Ciudadano ilustre de Ayacucho, Luigi Rosetti, “el peluquero de Dios”
Tiene 87 años y desde hace medio siglo recorre el hogar de ancianos y el hospital de Ayacucho, para atender gratuitamente a los internos, con el lema: “A mí me paga Dios”. Se convirtió en el orgullo de la ciudad y es un luminoso ejemplo de vida.
Por Julio Bazán.
La pujante ciudad de Ayacucho, en el centro de la provincia de Buenos Aires, tiene cerca de 20.000 habitantes, a los que la modernidad no llegó a privar del trato llano, campechano propio de los pueblos del interior, donde los sentimientos suelen ser más espontáneos y transparentes porque casi nadie es anónimo.
A Ayacucho la enorgullecen históricas personalidades que alcanzaron estimable celebridad. Algunas nativas, como el músico y compositor Mario Clavell, y otras que considera propias por adopción, como el escritor suizo Aimé Tschiffely, que llegó para protagonizar hace casi un siglo, el épico raid a Nueva York con los caballitos criollos Gato y Mancha, y ya nunca se fue.
Pero un personaje contemporáneo, que jamás protagonizó grandes hazañas, se ganó con justicia desde hace décadas el afecto masivo que los pueblos solo tributan a sus elegidos. Lo hizo con una grandeza sencilla, dulce, sin estridencias. Hoy tiene 87 años, se llama Luigi Rossetti, y es el peluquero del pueblo…
Luigi nació en Italia, y llegó a Ayacucho a los 18 años con la ilusión del inmigrante y su oficio de peluquero. Pronto se ganó el afecto de sus clientes por su amabilidad y simpatía, y el aditamento de una alegría nostalgiosa cuando entonaba con frecuencia alguna canzonetta que lo transportaba a su tierra natal.
Su vida transcurría calma y sin sobresaltos, hasta que en 1972 debió ser internado por una afección súbita y grave, que le hizo temer por su vida.
Su historia, ornada a estas alturas con pinceladas de leyenda, dice que cuando despertó de la operación lo primero que vio fue la figura del cura del lugar (que había llegado para visitarlo), lo que lo hizo pensar que ya no estaba en el mundo de los vivos.
Cuando los médicos lo convencieron de que estaba vivo y sanaría, Luigi, que es creyente, se sintió bendecido y en deuda con Dios.
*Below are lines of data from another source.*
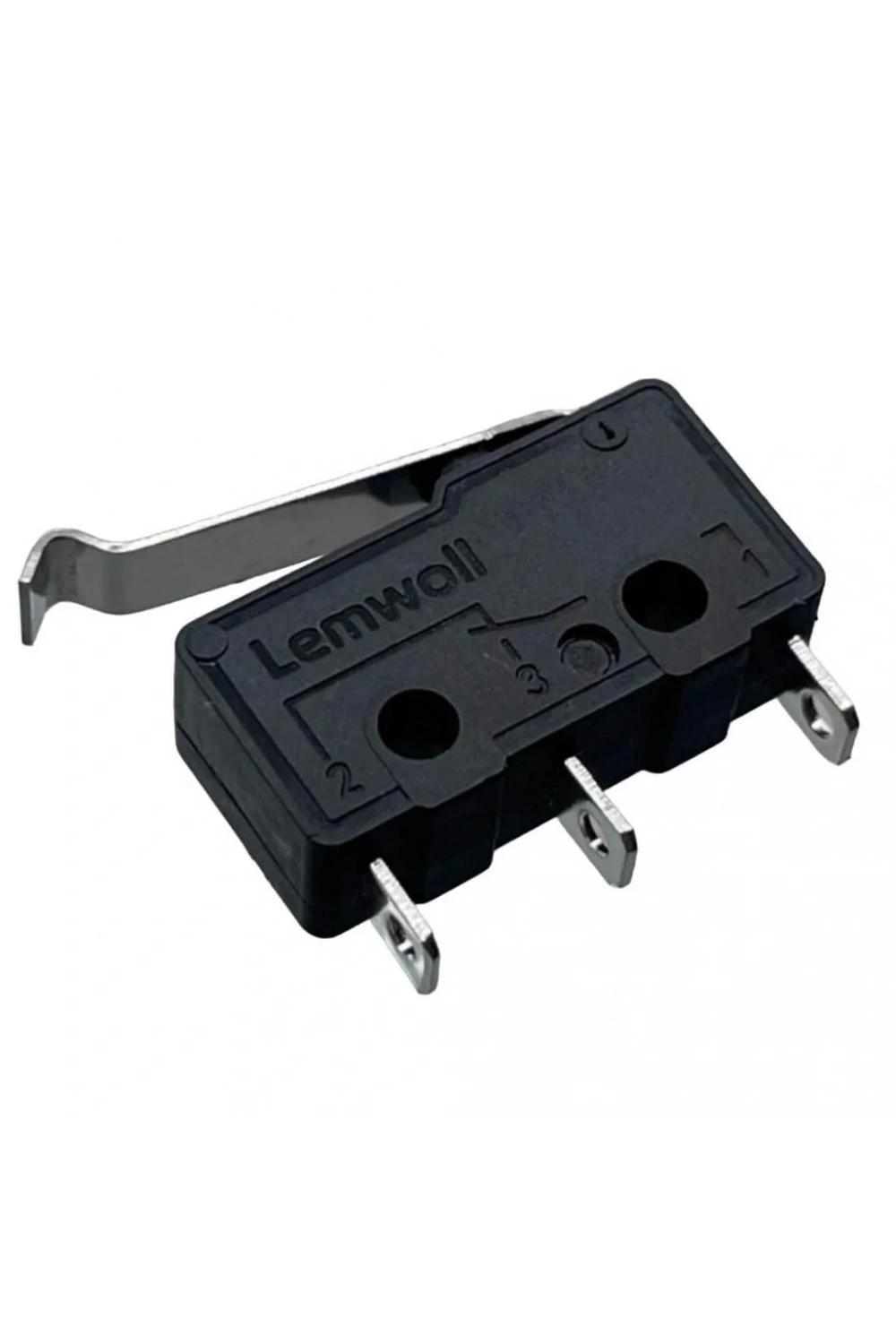 IC-163-4 Kısa Kancalı Paletli Micro Switch Lehim Bacak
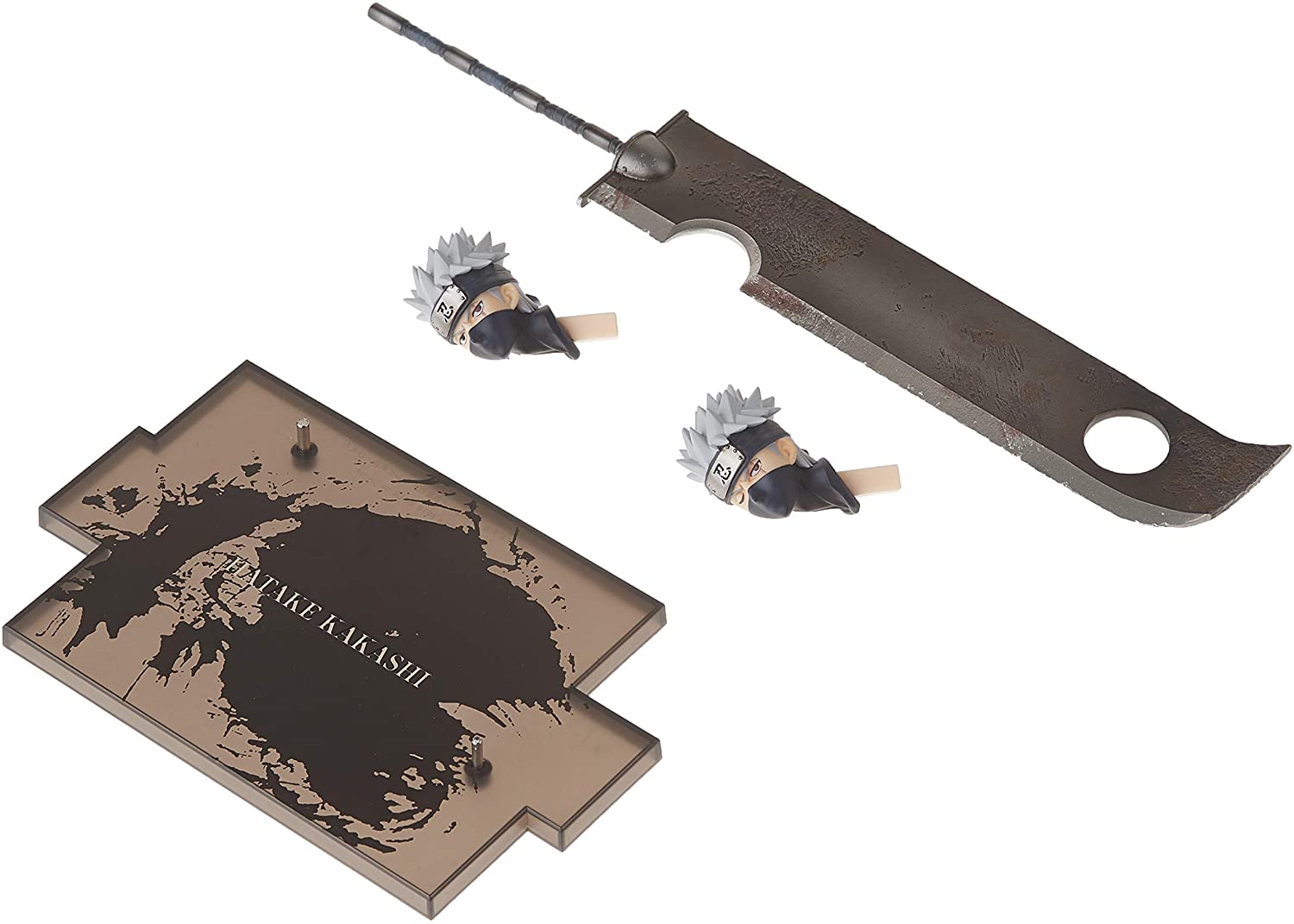 GE.M. Series - NARUTO Shippuden: Kakashi Hatake Shinobi World War Ver. Complete Figure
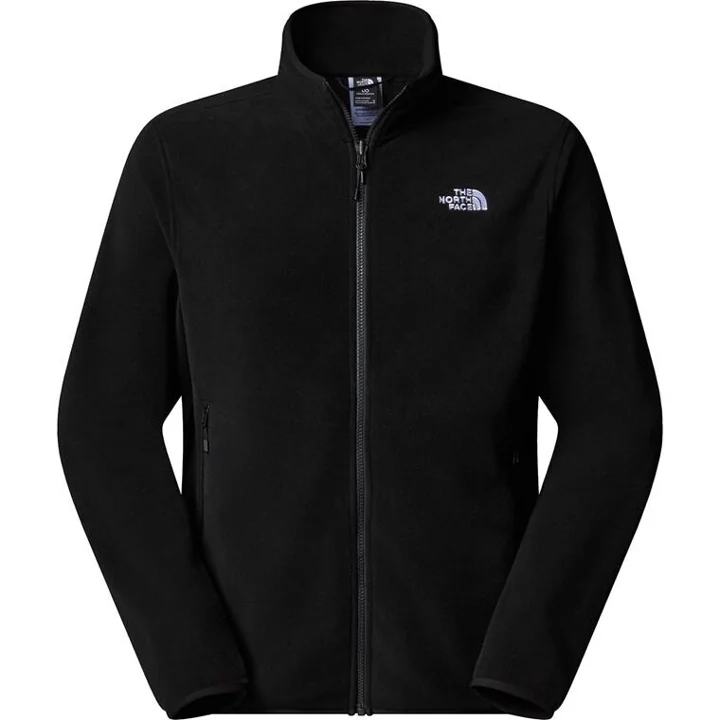 Glacier Fleece Jacket Men - TNF BLACK – TNF BLACK – M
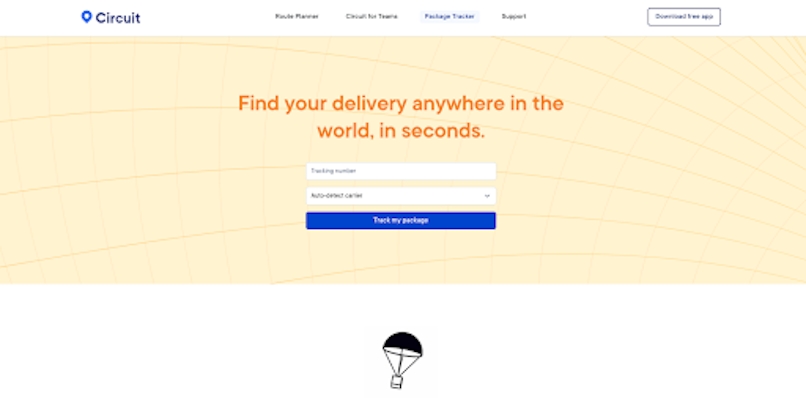 circuit-package-tracker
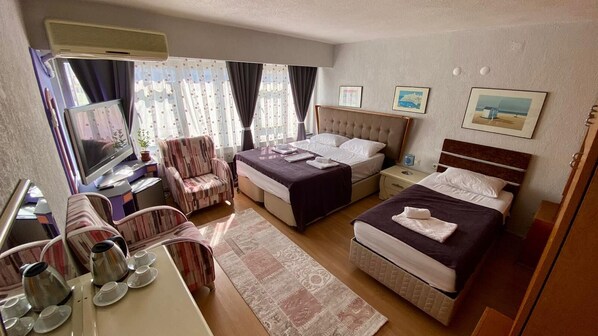 Classic Single Room, City View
Y como es hombre agradecido, se hizo la firme promesa de cambiar su vida dándole un sentido solidario y al efecto decidió poner su oficio al servicio de los desvalidos.
Luigi y su servicio desinteresado en favor de los ancianos del hospital.
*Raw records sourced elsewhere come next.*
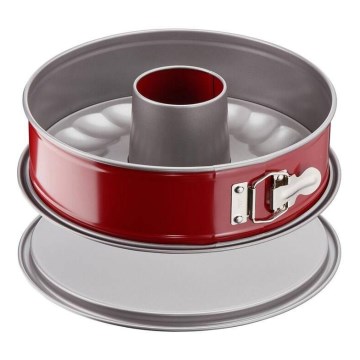 Tefal - Forma rebatível Savarin DELIBAKE 27 cm vermelho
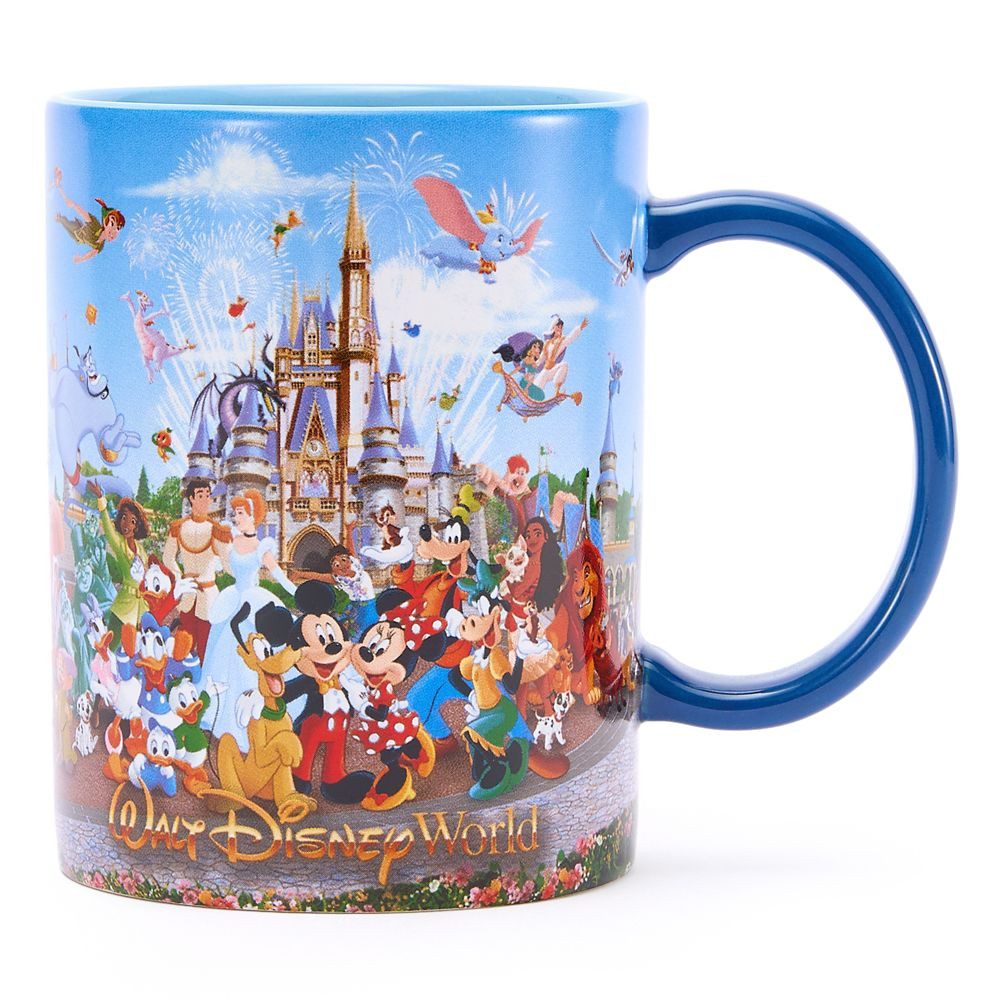 Walt Disney World Storybook Mug | Disney Store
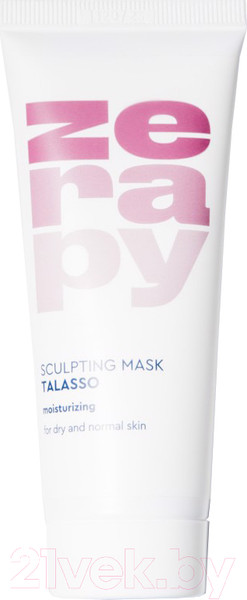 Изображение товара Маска для лица кремовая Zerapy Talasso Moisturizing Modeling Sculpting Увлажняющая моделирующая (75мл)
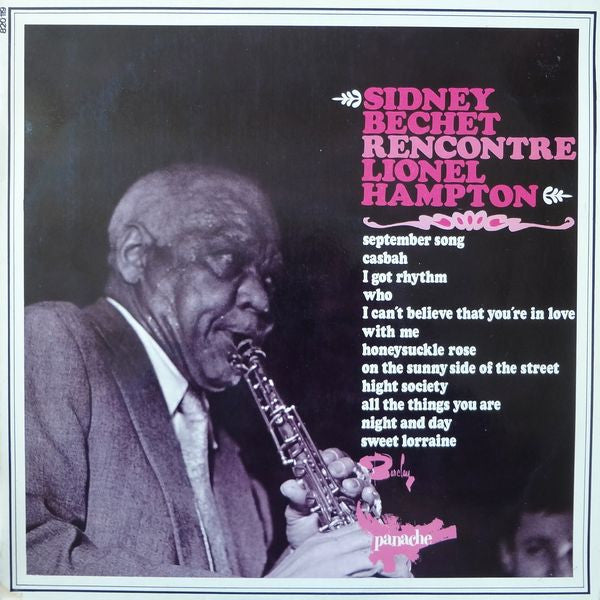 Sidney Bechet Rencontre Lionel Hampton : Sidney Bechet Rencontre Lionel Hampton (LP)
Inmediatamente comenzó a visitar puntualmente cada fin de semana a los internados en el hogar de ancianos y en el hospital, y a quienes estaban postrados en sus hogares, para prestarles sus servicios, por supuesto, sin cobrarles. No fue un impulso momentáneo, se convirtió en una rutina que atravesó décadas, y la fidelidad en el cumplimiento de la promesa acentuó la admiración y el afecto de los pobladores hacia su figura y su obra.
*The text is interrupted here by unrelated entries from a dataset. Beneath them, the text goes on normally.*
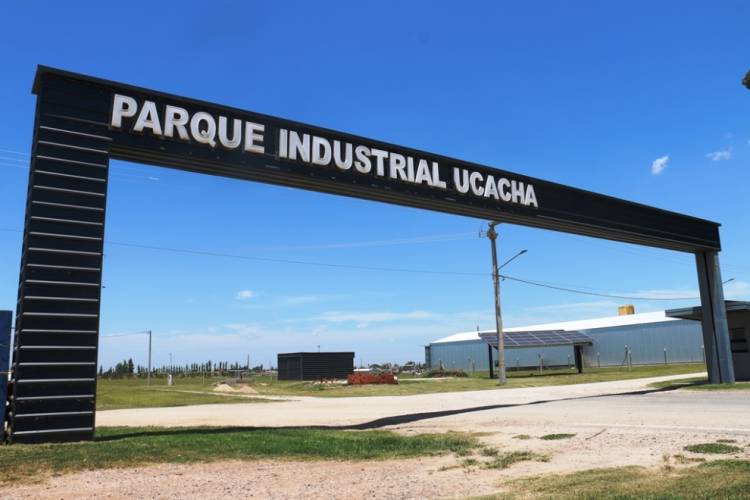 Se fortalece el Parque Industrial de Ucacha 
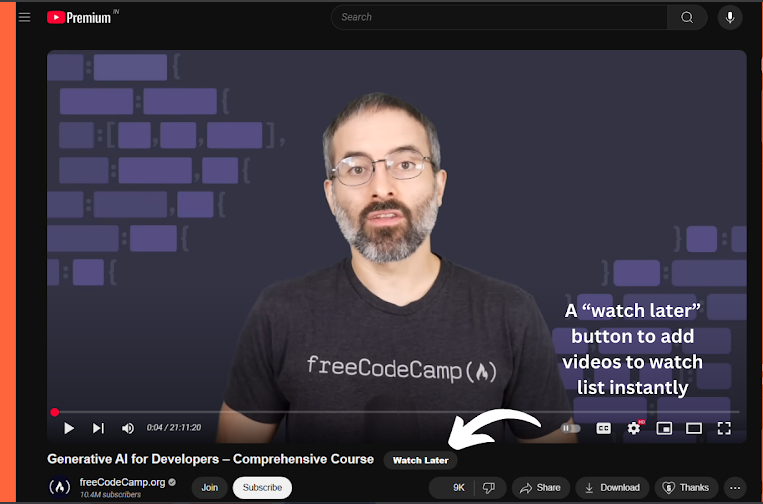 LaterTube gallery image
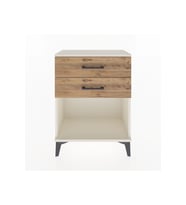 Arges Komodin 2 Çekmeceli 60x30x80 Aytaşı-Çam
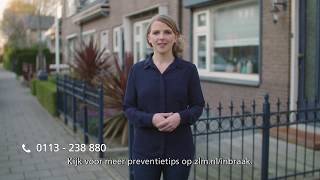 Voorkom inbraak in uw woning met onze preventietips!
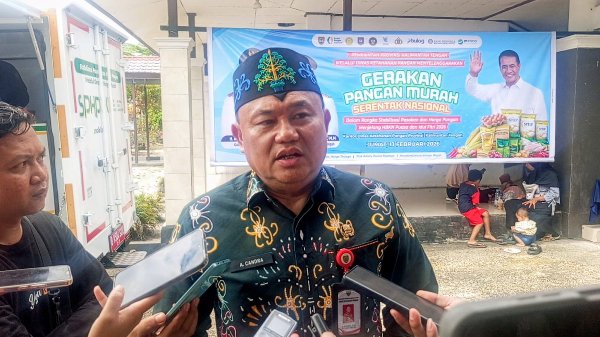 1302.Dinas Ketahanan Pangan Perkuat Sinergi Jaga Pasokan di Kalteng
La visita ritual de Luigi al asilo y al hospital conmovió al pueblo, pero sobre todo despertó el entusiasmo de los internados que sobrellevaban enfermedad, tristeza o soledad, no solamente por el servicio de pelo y barba que los acicalaba, sino sobre todo porque hallaron a alguien que no se olvidaba de ellos.
Ya pasaron cincuenta años y Luigi, que debió cerrar su peluquería en el viejo barrio de la estación del ferrocarril, no renuncia a la rutina de visitar a sus clientes preferidos, que lo aguardan ansiosos en el hogar de ancianos y en el hospital.
Luigi Rosetti, el peluquero solidario que fue nombrado ciudadano ilustre de Ayacucho.
Cuando alguno de ellos, complacido por el corte insiste en recompensar el trabajo con dinero, Luigi lo rechaza con tierna firmeza, y le aclara: “¡A mí me paga Dios!”.
La ciudad declaró ya hace tiempo a Luigi como ciudadano ilustre, y el popular payador de Ayacucho Carlos Sferra, le compuso un tema musical que ensalza su figura. Pero para él, convencido de que su entrega tiene recompensa celestial, el premio terrenal es haberse ganado el corazón del pueblo, que no le escatima sus muestras de afecto.
En su sencillez es un luminoso ejemplo de vida.